**ACTION ITEM**
Using the records that appear below, write out exactly the lines from the one with "class: Mammalia" through the one with "common name: domestic cow", keeping both end lines.

**EXTRACTED INFORMATION**

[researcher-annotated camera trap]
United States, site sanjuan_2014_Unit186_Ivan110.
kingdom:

---

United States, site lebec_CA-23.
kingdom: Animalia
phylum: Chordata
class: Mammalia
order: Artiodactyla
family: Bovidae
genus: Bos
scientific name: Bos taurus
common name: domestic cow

**SOLUTION TO THIS PROBLEM**
class: Mammalia
order: Artiodactyla
family: Bovidae
genus: Bos
scientific name: Bos taurus
common name: domestic cow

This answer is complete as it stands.